• _AIM_:
Reproduce the material below with "highway road" switched to "paved road" wherever it occurs and nothing else changed. Omit the pictures.

### DATA FOR THIS TASK ###

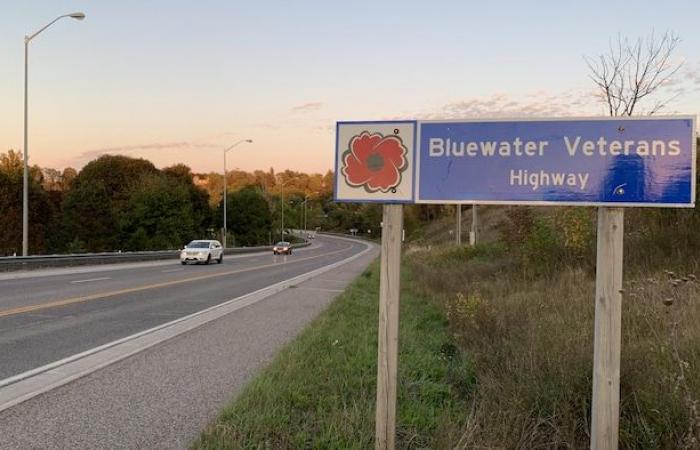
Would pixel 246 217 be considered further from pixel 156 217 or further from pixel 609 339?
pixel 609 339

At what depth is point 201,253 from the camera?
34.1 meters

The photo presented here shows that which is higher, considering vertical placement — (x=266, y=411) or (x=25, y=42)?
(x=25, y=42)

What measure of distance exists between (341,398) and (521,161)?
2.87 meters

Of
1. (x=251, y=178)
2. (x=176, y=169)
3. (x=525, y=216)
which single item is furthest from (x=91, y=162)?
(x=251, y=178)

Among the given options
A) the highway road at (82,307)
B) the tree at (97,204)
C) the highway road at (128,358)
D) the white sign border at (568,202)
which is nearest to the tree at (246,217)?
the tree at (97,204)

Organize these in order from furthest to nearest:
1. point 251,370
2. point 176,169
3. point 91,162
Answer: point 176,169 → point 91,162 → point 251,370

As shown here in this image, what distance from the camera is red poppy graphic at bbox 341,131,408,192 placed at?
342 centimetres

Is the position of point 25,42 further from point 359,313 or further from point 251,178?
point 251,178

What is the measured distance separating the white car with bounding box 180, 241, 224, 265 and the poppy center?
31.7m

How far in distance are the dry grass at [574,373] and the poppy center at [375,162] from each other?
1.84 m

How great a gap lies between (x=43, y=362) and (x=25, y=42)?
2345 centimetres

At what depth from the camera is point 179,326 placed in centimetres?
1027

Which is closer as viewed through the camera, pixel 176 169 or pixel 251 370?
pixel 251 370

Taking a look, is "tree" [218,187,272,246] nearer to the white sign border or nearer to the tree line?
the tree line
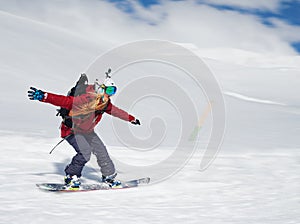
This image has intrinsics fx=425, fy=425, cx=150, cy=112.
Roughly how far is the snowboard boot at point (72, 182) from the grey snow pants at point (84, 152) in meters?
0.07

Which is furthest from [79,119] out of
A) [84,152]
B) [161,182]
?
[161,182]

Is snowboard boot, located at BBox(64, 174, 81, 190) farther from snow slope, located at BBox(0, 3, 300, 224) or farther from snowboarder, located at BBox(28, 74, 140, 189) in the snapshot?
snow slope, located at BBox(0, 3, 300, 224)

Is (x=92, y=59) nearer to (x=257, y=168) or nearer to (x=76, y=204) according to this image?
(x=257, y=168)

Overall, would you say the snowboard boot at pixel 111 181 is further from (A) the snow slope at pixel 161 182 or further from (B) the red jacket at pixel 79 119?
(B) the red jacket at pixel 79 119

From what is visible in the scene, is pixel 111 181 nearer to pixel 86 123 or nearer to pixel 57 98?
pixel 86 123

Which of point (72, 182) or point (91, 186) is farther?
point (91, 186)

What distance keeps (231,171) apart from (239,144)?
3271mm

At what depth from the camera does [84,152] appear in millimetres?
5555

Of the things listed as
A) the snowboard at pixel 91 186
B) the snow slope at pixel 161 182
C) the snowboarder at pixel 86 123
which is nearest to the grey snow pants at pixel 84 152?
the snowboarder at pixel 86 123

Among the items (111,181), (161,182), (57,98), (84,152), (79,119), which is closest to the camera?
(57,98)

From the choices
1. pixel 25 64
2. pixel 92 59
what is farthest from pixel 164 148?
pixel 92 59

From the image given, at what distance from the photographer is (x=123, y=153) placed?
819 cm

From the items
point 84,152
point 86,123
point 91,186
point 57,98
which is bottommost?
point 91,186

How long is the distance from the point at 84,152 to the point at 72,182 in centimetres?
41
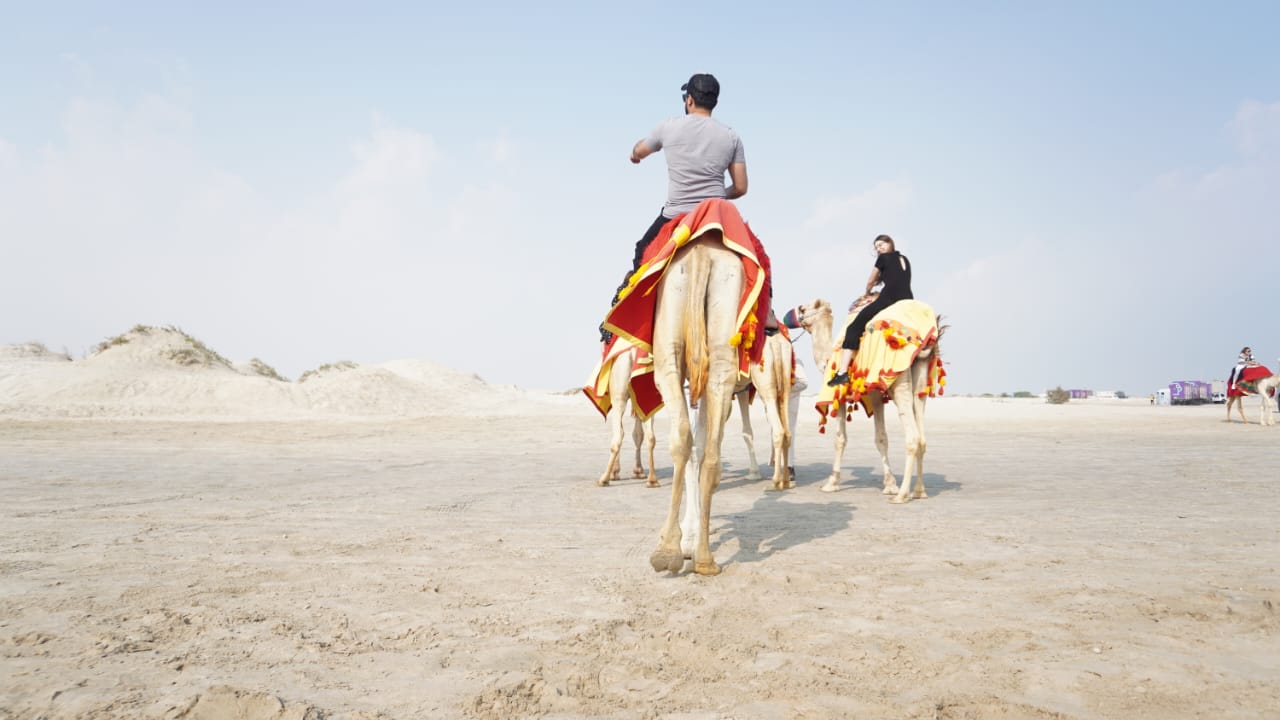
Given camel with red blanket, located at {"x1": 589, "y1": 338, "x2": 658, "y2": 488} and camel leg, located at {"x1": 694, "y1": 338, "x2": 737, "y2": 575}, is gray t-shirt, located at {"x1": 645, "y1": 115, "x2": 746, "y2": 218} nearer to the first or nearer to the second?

###

• _OUTPUT_:
Would pixel 246 217 be considered further from pixel 156 217 or further from pixel 609 339?
pixel 609 339

At what depth is point 201,253 from the camera?
34.1 meters

The photo presented here shows that which is higher, considering vertical placement — (x=266, y=411) or (x=25, y=42)?
(x=25, y=42)

What measure of distance exists between (341,398) and (521,161)?
2.87 meters

Of
1. (x=251, y=178)
2. (x=176, y=169)
3. (x=525, y=216)
which single item is furthest from (x=91, y=162)?
(x=251, y=178)

Among the given options
A) the paved road at (82,307)
B) the tree at (97,204)
C) the paved road at (128,358)
D) the white sign border at (568,202)
which is nearest to the tree at (246,217)?
the tree at (97,204)

Organize these in order from furthest to nearest:
1. point 251,370
2. point 176,169
3. point 91,162
Answer: point 176,169 → point 91,162 → point 251,370

As shown here in this image, what distance from the camera is red poppy graphic at bbox 341,131,408,192 placed at?
342 centimetres

Is the position of point 25,42 further from point 359,313 or further from point 251,178?
point 251,178

What is the measured distance separating the white car with bounding box 180, 241, 224, 265 and the poppy center?
31.7m

How far in distance are the dry grass at [574,373] and the poppy center at [375,162] from each other?
1.84 m

How great a gap lies between (x=43, y=362) and (x=25, y=42)?
2345 centimetres

At what depth from the camera is point 179,326 placed in centimetres?
1027

Which is closer as viewed through the camera, pixel 176 169 or pixel 251 370?
pixel 251 370

Taking a look, is "tree" [218,187,272,246] nearer to the white sign border or nearer to the tree line?
the tree line
This image has intrinsics fx=425, fy=425, cx=150, cy=112.
Roughly how far is the snowboard boot at point (72, 182) from the grey snow pants at point (84, 152) in meters?
0.07

Which is furthest from [79,119] out of
A) [84,152]
B) [161,182]
?
[161,182]

Is snowboard boot, located at BBox(64, 174, 81, 190) farther from snow slope, located at BBox(0, 3, 300, 224) or farther from snowboarder, located at BBox(28, 74, 140, 189) in the snapshot?
snow slope, located at BBox(0, 3, 300, 224)

Is (x=92, y=59) nearer to (x=257, y=168) or nearer to (x=76, y=204) according to this image?
(x=257, y=168)

Overall, would you say the snowboard boot at pixel 111 181 is further from (A) the snow slope at pixel 161 182 or further from (B) the red jacket at pixel 79 119?
(B) the red jacket at pixel 79 119

From what is visible in the scene, is pixel 111 181 nearer to pixel 86 123 or nearer to pixel 57 98?
pixel 86 123

Which of point (72, 182) or point (91, 186) is farther?
point (91, 186)

What distance keeps (231,171) apart from (239,144)?
3271mm

At what depth from the camera does [84,152] appear in millimetres?
5555

Of the things listed as
A) the snowboard at pixel 91 186
B) the snow slope at pixel 161 182
C) the snowboarder at pixel 86 123
which is nearest to the grey snow pants at pixel 84 152?
the snowboarder at pixel 86 123

Among the items (111,181), (161,182), (57,98), (84,152), (79,119), which is closest to the camera?
(57,98)

From the choices
1. pixel 25 64
2. pixel 92 59
what is farthest from pixel 164 148?
pixel 92 59

From the image given, at what distance from the photographer is (x=123, y=153) placed?
819 cm

From the items
point 84,152
point 86,123
point 91,186
point 57,98
which is bottommost?
point 91,186

How long is the distance from the point at 84,152 to the point at 72,182 in centimetres?
41
Given camel with red blanket, located at {"x1": 589, "y1": 338, "x2": 658, "y2": 488} and camel leg, located at {"x1": 694, "y1": 338, "x2": 737, "y2": 575}, is gray t-shirt, located at {"x1": 645, "y1": 115, "x2": 746, "y2": 218} nearer to the first or nearer to the second?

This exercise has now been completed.